Geoffrey  Charles  Poldark si tolse il cappello in segno di riverenza e, dopo un breve inchino, fece il suo ingresso nella sala da ricevimento che era stata allestita per la serata, con un gusto così ricercato e alla moda che nessuno avrebbe mai potuto non riconoscere dietro il tocco inconfondibile di un’ esperta come Caroline.

“Fa un freddo assurdo lì fuori! Vi garantisco che non ho calcato sulla porta con tanta foga senza una ragione. In verità, non sono più abituato alle temperature rigide della Cornovaglia. Per voi è un bene o un male, dottore?”

Dwight gli sorrise, lieto che Geoffrey Charles avesse recuperato il suo spirito allegro, ricordandosi fin troppo bene l’espressione distrutta con cui lo aveva salutato il giorno del funerale di sua madre.

“Beh, io credo che non ci si possa dimenticare delle proprie origini. La pelle è un organo vivo che ricorda qualsiasi cosa, anche quelle che noi pensiamo di aver rimosso per sempre...”

“Grazie, avevo davvero bisogno di sentirmelo dire.”

Dwight lo invitò ad unirsi a loro per la cena, spiegandogli il motivo per cui avevano deciso di festeggiare quella sera insieme ai loro amici di Nampara. Il giovane accettò senza riserve, ben felice di poter scambiare una cena deprimente in compagnia di George con un invito a passare la serata insieme al suo zio preferito, ma informò Dwight che non avrebbe potuto trattenersi a lungo. Così, per ingannare l’attesa, non gli rimase altro che discutere ancora per un po’.

“E’ una vera noia il collegio!

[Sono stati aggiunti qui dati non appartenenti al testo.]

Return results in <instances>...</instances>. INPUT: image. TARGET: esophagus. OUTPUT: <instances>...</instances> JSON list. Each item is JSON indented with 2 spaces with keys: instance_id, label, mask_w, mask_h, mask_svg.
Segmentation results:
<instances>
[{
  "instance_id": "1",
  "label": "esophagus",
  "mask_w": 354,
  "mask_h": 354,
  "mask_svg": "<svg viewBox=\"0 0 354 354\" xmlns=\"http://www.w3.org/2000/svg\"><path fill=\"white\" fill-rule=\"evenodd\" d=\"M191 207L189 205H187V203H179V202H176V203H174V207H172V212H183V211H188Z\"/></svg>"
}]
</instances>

Per fortuna non manca molto alla fine dei mie studi, perché mi sono proprio stufato della vita accademica.”

“E quali sono i tuoi progetti per il futuro?”

Geoffrey Charles si sistemò il fazzoletto che aveva intorno al collo, "Beh, non mi dispiacerebbe viaggiare in giro per il mondo, almeno fino a quando potrò ingannare lo zio George…” si trattenne dal ridere.

“Già, è lui che finanzia i tuoi studi. Credevo che una volta raggiunta la maggiore età non fosse più tenuto a farlo, o sbaglio?”

“E’ per via di un debito d’onore che aveva con mia madre, credo.”

Seguì il silenzio, interrotto soltanto dal piacevole scoppiettare del fuoco che riscaldava la stanza. Di colpo un rumore di passi li portò istintivamente a girarsi dalla parte dell’ampia gradinata principale, lasciando entrambi senza parole di fronte ad una splendida aristocratica in dolce attesa che, quella sera, aveva scelto di manifestarsi sotto forma di un’autentica principessa.